Time to Increase Your Education Assistance Benefit?



It’s been nearly 40 years since employers first were able to offer tax-free education assistance for undergraduate, graduate or certificate level work to their employees. The benefit was semi-permanent, with Congress reauthorizing it (sometimes retroactively) numerous times until it was finally made a permanent part of the law in early 2013. 

The maximum amount employers can provide tax-free toward education assistance is $5,250 and has not been increased since 1978! Efforts to raise that amount in order to keep up with the current cost of education are now taking place in Congress. House and Senate lawmakers are looking to nearly double the allowable amount to $11,500 and index it for inflation.

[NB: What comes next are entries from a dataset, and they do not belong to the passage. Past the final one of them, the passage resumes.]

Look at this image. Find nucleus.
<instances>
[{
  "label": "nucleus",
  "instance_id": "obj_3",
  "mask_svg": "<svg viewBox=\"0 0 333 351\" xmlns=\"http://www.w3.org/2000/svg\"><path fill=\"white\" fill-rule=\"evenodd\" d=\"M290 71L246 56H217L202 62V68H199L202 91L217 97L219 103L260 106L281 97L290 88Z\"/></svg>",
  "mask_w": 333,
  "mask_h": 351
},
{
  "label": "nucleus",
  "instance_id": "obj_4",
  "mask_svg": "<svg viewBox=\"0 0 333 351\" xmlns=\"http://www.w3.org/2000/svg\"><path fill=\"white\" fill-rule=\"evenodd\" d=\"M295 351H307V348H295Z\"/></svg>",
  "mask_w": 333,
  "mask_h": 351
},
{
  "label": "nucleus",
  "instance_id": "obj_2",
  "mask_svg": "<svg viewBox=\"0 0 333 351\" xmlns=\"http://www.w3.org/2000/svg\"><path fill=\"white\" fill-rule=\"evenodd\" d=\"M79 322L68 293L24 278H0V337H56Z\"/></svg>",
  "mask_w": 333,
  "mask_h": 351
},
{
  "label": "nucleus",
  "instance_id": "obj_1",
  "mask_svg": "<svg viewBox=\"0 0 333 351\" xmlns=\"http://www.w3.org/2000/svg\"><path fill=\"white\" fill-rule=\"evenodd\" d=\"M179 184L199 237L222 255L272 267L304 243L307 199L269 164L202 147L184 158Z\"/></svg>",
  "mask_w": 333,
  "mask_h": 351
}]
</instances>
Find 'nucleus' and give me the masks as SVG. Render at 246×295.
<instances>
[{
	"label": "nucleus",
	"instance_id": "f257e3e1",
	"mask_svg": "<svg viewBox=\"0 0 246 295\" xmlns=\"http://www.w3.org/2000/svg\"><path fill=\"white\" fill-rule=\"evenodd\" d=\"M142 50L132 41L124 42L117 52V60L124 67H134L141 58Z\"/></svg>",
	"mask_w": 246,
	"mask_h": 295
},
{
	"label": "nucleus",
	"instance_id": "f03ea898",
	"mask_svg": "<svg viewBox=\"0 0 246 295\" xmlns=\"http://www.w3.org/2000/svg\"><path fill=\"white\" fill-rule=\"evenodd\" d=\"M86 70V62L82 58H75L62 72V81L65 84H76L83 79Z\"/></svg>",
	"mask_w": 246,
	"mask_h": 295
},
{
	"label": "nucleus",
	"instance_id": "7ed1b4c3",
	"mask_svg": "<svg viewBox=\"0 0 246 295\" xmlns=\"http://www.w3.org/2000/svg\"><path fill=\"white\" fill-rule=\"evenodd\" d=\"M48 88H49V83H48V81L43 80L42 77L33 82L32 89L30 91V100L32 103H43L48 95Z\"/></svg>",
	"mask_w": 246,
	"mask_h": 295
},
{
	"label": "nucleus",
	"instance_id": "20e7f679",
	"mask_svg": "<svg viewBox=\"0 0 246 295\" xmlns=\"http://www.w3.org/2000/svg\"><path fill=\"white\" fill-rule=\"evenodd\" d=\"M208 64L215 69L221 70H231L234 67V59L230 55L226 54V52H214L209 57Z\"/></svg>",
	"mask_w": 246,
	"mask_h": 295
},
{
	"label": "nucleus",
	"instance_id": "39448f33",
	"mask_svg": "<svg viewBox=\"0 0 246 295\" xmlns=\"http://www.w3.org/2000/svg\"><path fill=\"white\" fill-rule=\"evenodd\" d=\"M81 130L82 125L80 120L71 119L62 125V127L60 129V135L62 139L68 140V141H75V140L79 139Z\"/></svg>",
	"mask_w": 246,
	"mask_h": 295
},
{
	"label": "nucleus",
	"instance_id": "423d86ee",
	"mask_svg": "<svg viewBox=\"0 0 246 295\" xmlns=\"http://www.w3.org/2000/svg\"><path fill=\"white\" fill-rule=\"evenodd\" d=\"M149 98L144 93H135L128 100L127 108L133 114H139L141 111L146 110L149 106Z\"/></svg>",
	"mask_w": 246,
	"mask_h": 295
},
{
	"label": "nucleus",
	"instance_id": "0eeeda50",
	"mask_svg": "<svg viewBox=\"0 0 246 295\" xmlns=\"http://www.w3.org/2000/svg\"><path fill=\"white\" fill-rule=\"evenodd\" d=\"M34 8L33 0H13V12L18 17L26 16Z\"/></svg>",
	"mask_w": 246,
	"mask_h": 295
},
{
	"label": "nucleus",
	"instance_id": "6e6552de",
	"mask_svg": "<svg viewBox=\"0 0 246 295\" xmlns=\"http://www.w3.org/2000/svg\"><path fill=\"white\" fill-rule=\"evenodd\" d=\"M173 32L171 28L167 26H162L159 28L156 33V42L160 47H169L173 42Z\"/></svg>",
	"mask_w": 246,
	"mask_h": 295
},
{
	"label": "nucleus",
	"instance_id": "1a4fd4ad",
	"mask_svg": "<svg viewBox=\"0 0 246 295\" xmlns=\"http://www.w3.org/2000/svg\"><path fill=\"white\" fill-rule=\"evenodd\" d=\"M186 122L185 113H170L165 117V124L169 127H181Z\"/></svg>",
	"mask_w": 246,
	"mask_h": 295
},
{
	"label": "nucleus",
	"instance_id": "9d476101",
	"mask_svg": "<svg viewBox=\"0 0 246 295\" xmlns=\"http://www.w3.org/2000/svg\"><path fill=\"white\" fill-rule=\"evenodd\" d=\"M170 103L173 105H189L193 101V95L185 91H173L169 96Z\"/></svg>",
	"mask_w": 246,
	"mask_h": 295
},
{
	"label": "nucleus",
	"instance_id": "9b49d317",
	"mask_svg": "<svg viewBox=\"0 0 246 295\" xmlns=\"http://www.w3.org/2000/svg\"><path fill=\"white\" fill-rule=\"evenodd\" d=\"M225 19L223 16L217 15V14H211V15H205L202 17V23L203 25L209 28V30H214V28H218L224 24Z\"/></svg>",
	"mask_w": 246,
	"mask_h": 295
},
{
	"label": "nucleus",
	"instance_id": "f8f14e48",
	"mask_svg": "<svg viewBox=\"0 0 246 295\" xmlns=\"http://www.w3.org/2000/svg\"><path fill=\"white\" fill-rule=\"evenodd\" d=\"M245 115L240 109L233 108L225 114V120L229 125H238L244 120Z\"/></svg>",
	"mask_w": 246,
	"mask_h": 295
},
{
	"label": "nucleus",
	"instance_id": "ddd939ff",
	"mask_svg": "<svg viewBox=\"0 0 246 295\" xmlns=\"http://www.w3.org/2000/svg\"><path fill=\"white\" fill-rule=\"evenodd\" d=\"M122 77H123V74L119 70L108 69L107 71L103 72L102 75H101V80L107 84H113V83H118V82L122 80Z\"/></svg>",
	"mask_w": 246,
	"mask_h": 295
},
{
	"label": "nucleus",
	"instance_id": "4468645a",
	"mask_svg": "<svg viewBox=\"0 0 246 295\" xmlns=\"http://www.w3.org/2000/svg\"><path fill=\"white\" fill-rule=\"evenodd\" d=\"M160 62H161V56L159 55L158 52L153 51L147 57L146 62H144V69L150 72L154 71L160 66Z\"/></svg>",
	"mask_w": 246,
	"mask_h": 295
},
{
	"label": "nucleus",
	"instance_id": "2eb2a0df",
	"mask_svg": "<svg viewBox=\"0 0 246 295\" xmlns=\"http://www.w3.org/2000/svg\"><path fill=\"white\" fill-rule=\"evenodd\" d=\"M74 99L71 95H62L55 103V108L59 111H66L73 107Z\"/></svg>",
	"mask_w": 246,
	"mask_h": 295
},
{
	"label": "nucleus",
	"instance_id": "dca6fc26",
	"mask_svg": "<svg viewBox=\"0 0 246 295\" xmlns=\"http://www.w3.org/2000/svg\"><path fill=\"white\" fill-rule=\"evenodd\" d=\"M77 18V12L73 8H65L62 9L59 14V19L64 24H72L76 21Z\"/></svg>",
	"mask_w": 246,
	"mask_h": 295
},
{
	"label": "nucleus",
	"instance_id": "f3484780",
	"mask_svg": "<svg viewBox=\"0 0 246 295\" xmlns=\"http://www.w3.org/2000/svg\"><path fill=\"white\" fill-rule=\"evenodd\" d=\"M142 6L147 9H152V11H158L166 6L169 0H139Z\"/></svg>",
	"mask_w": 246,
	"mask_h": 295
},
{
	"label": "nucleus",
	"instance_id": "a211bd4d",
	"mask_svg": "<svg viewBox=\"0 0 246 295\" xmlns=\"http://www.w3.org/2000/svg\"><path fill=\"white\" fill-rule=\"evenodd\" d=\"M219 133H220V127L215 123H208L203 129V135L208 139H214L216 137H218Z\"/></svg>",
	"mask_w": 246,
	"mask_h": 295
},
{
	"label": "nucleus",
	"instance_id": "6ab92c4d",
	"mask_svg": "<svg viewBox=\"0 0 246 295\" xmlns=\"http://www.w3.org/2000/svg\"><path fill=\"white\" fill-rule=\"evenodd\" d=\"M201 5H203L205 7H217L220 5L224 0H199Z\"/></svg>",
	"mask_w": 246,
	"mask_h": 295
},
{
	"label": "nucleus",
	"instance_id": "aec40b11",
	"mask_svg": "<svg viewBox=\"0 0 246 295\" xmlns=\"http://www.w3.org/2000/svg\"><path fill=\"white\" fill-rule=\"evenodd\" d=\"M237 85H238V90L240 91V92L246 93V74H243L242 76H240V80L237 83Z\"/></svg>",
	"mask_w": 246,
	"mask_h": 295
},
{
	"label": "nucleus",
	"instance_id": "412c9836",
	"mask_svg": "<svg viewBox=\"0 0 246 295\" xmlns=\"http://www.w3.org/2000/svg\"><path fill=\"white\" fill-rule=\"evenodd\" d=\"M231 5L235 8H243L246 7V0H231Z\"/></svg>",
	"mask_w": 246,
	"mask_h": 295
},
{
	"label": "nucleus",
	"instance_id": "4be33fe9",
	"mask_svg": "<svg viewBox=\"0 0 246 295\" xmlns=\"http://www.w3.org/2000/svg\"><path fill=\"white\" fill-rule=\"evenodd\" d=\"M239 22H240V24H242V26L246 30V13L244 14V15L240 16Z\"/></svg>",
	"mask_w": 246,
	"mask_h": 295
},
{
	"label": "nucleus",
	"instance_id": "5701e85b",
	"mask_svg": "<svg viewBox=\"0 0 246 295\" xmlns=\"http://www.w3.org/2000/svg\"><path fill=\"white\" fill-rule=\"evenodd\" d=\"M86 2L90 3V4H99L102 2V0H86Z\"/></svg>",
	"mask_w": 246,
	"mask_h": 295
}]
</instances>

For HR professionals, this means another tool in their benefits toolbox to attract and retain top talent. HR knows all too well the challenges organizations face with skills shortages in the workplace. Recruiting difficulty has continued to increase over the last five years, and competition for talent is high. To attract and retain top talent, HR must leverage the benefits package they offer to their employees.

Additionally, HR has been noticing more financial strain among employees. Research by SHRM and Elevate in 2014 found that 61 percent of HR professionals described their employees’ financial health as no better than fair. Fifty percent of HR professionals indicate that people in the 25-34 age range experience the most financial stress. Offering benefits like tuition assistance helps to alleviate some of that financial pressure.

Having an education benefit not only benefits employees, but can directly be correlated to a company’s bottom line. Companies are finding that the ROI of an education assistance program can pay for the program itself. Cigna, for example, found that for every dollar it spent on its educational reimbursement program, it got back $1 and saved another $1.29 through reduced employee turnover and lower recruiting costs.

When reevaluating current benefits and looking for new and exciting ways to engage prospective employees, take a second look at some benefits that may already be in place and enhance them. Increasing the amount offered towards tuition assistance, or expanding that benefit to include student loan repayment, may dust off an old benefit and make it new again.